The next webinar in “The Fintech Times Presents” series revolved around digital currencies, more specifically CBDCs – what they are and what their future holds in an ever-growing digital world.
This November, The Fintech Times is looking to broaden the understanding of digital currencies, ranging from blockchain’s use outside of crypto to CBDCs, in an attempt to replace the notion that digital currencies are a synonym for crypto.
In today’s webinar, host Mark Walker, The Fintech Times’ Editorial Director, was joined by David Messenger, CEO of LianLian Global, Anthony Oduu, co-founder of Verto, Willy Lim, Global Advisory and Solutions Lead — Digital Currencies, Payments, and Capital Markets at R3; and Peter Woeste Christensen, Director at Frankfurt-based tech and consultancy firm LPA.
To watch the webinar in full, click here.
By its name, a central bank digital currency (CBDC) is the virtual format of a fiat currency for a particular nation or region. But why is it such a popular term right now? With pilots going well in China and encouraging words from the Treasury in the UK, CBDCs are moving forward at a spectacular pace. This webinar seeked to examine the reasons behind such a demand, and ask what technology and regulatory factors need to be in place to support an efficient roll out.
The webinar kicked off by discussing the difference between a cryptocurrency and a CBDC. David Messenger began by saying, “There are three classes here.

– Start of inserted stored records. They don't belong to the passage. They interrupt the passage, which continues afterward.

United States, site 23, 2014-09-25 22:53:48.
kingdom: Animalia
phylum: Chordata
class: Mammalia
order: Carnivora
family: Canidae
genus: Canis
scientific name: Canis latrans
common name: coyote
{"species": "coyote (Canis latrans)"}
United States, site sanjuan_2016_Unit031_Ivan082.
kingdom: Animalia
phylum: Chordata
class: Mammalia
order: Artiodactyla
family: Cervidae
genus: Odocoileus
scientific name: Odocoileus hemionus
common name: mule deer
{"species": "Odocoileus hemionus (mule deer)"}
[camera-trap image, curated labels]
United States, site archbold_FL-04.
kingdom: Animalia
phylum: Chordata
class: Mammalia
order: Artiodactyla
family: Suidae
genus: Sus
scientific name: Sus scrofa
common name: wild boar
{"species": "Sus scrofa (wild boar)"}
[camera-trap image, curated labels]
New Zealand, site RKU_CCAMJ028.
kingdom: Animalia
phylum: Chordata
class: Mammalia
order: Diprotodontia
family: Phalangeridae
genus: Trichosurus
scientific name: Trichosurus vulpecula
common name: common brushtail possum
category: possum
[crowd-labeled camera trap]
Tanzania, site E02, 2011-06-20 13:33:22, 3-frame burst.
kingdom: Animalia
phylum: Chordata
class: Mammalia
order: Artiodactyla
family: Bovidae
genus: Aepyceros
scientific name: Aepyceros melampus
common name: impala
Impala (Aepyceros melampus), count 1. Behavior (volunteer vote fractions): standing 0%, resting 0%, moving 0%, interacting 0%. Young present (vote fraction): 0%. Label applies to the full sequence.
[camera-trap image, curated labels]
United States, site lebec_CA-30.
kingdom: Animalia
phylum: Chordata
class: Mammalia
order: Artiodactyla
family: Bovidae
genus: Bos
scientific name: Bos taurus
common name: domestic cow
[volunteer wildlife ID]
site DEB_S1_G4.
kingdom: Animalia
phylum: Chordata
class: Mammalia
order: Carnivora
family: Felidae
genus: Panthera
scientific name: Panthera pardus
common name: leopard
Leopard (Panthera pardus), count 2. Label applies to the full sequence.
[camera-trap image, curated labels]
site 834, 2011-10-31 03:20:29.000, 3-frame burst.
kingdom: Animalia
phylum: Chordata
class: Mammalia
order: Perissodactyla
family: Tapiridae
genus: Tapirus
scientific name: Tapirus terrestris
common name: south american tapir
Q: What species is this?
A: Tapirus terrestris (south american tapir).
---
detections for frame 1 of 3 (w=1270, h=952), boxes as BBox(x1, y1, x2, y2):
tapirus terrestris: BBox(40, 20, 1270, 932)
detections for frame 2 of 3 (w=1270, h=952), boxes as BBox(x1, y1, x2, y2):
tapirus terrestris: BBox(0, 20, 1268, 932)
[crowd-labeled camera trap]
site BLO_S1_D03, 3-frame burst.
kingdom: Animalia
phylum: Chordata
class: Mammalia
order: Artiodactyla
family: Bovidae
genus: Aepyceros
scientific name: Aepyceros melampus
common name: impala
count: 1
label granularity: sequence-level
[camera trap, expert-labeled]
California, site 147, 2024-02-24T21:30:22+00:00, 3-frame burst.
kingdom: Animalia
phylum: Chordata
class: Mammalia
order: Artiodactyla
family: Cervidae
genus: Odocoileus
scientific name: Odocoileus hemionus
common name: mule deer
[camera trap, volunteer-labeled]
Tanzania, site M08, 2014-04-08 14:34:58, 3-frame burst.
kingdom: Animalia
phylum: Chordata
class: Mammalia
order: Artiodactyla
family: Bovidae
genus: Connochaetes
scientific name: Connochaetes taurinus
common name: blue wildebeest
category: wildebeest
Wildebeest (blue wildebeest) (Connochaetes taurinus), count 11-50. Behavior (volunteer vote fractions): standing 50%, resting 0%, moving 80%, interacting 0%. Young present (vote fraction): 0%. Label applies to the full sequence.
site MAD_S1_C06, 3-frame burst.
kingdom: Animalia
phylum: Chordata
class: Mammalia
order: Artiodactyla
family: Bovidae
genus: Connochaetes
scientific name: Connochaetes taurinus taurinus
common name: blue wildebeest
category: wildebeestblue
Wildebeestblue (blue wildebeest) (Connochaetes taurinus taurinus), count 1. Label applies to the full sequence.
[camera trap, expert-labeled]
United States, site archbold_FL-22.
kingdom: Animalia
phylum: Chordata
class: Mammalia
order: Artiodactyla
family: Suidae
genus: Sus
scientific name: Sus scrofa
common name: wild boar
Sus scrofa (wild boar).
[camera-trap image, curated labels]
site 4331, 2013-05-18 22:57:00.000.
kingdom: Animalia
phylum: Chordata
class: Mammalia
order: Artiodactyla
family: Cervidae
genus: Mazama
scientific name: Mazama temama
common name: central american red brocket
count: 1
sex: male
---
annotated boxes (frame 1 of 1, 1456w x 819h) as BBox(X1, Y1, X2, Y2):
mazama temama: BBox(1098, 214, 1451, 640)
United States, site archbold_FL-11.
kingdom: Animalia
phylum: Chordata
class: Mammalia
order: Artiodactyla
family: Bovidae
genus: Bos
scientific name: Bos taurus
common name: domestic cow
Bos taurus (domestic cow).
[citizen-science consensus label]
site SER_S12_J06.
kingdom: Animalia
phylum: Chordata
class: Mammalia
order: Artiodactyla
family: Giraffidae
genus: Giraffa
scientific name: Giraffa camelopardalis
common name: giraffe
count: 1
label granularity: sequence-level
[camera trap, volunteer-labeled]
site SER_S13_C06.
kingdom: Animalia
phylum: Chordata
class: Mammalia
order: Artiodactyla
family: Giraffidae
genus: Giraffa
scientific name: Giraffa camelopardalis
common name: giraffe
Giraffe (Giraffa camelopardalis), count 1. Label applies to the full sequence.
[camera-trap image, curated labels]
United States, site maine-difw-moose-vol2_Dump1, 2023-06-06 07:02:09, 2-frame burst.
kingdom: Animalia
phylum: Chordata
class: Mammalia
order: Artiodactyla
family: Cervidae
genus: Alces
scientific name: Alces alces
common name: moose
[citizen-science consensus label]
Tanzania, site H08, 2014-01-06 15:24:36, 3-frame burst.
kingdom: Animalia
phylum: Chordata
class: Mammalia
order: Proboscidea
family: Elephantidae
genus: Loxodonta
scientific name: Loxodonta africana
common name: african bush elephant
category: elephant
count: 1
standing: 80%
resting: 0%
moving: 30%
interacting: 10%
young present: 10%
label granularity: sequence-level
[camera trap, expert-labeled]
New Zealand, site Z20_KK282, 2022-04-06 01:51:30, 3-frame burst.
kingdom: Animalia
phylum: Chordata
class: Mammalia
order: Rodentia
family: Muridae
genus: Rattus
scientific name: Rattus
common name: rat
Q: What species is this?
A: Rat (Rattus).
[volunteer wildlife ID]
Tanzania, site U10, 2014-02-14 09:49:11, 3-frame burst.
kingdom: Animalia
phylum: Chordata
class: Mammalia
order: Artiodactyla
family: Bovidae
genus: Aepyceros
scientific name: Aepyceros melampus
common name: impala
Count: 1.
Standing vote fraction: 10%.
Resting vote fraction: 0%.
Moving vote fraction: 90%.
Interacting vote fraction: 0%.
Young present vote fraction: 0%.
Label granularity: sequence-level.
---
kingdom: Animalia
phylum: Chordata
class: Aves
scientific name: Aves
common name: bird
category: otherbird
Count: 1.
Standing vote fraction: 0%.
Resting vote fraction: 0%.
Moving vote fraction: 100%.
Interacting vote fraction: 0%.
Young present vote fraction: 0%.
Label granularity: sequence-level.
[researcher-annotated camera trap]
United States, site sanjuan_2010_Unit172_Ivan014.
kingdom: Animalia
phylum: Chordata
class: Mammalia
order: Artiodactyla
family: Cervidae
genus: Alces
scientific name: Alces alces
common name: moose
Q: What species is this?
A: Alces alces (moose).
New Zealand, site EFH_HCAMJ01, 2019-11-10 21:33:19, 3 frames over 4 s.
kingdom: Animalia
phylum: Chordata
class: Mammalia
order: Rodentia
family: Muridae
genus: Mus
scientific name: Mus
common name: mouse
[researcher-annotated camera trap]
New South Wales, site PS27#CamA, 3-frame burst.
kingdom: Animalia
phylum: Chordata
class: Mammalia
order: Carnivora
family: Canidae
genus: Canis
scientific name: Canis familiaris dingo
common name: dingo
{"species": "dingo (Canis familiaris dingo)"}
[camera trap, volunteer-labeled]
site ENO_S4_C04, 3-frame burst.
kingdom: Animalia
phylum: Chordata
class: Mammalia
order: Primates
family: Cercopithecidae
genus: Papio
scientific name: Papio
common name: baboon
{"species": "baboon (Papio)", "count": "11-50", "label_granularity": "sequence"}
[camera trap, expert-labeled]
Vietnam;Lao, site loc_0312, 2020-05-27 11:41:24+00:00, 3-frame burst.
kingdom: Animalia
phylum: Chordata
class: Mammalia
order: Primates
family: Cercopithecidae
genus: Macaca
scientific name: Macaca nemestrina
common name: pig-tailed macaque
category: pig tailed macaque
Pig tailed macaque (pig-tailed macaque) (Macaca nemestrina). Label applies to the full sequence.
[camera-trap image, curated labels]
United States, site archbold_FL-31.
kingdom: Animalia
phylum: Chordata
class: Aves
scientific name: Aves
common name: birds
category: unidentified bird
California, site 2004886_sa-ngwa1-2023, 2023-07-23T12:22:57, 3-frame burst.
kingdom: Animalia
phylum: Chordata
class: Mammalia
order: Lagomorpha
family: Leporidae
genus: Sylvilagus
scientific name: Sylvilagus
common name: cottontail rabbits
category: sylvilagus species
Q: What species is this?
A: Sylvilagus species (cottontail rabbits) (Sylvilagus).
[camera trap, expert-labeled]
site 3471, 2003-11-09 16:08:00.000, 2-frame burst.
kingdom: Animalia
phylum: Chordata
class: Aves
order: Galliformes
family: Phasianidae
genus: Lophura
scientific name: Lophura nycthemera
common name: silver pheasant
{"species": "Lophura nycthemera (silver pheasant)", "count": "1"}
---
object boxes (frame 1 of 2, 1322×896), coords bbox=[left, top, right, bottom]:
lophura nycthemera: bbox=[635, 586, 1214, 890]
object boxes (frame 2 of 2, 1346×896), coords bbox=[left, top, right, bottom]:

There are the true cryptos, the Bitcoins of the world, which I classify as a new technology plus ideology in terms of focus on annonoymity outside of regulatory control. Then there are CBDCs are at the other end of the spectrum, using the same technology but with the added issues that central banks care about in terms of financial stability, and the soverignty of their money, their currency. Then in the middle there are stable coins, which are within the regulatory framework, and they look to work within the central bank and regulatory frameworks around the world, but they are using the new technology through a private company basis rather than the central bank.”
The benefits for underbanked countries was then debated, with Singapore used as a case study. Having introduced a multicurrency CBDC, Anthony Oduu noted, “This makes it possible for your merchants to trade cross border, and for me, that is extremely important. Having a digital currency to replace a fiat one is not doing anything. It’s just one to one mapping, whereas if you can allow people to easily transact with neighbouring countries, where there might be liquidity in the currency accessibility, you almost automatically reduce the troubles of settlement delays.”
The adoption of CBDCs are not going to happen overnight the panel agreed. There must be incentive from big corporations, like McDonalds, to publically state they are accepting the currency, to increase user uptake.
Despite the benefits, there are some big risks with CBDCs, as the panel discussed whitewashing, digitisation for the sake of it, and if CBDCs are just a way of governments getting information on how companies are spending their money. The idea of a digital dollar as a reserve currency was then brought forward, as the panel looked to explain the risks associated with a foreign country’s CBDC being used and if this would give the government insights to another country’s economy.
Peter Woeste explained a bigger, more immediate risk of CBDCs is that they can replace government funding and allow them to mint money whenever. David Messenger added to this point by raising the issue of: how responsible is the government as a steward of its own currency? If people more confident in a foreign government’s currency than their own then a CBDC is destined to fail.
The panel concluded with everyone giving their views for the future. Whilst the overarching agreement was that it will take between five to 10 years for significant change to be seen in CBDCs as they need time to be uptaken, Willy Lim looked to the near future, pointing out that there are already countries following China’s approach. “I believe there will be a lot of cross border initiatives. In fact, I’m hardly predicting this – it’s already happening. You can see from Hong Kong and Singapore, they’re developing cross border enablement, and the central banks are already participating in these projects.”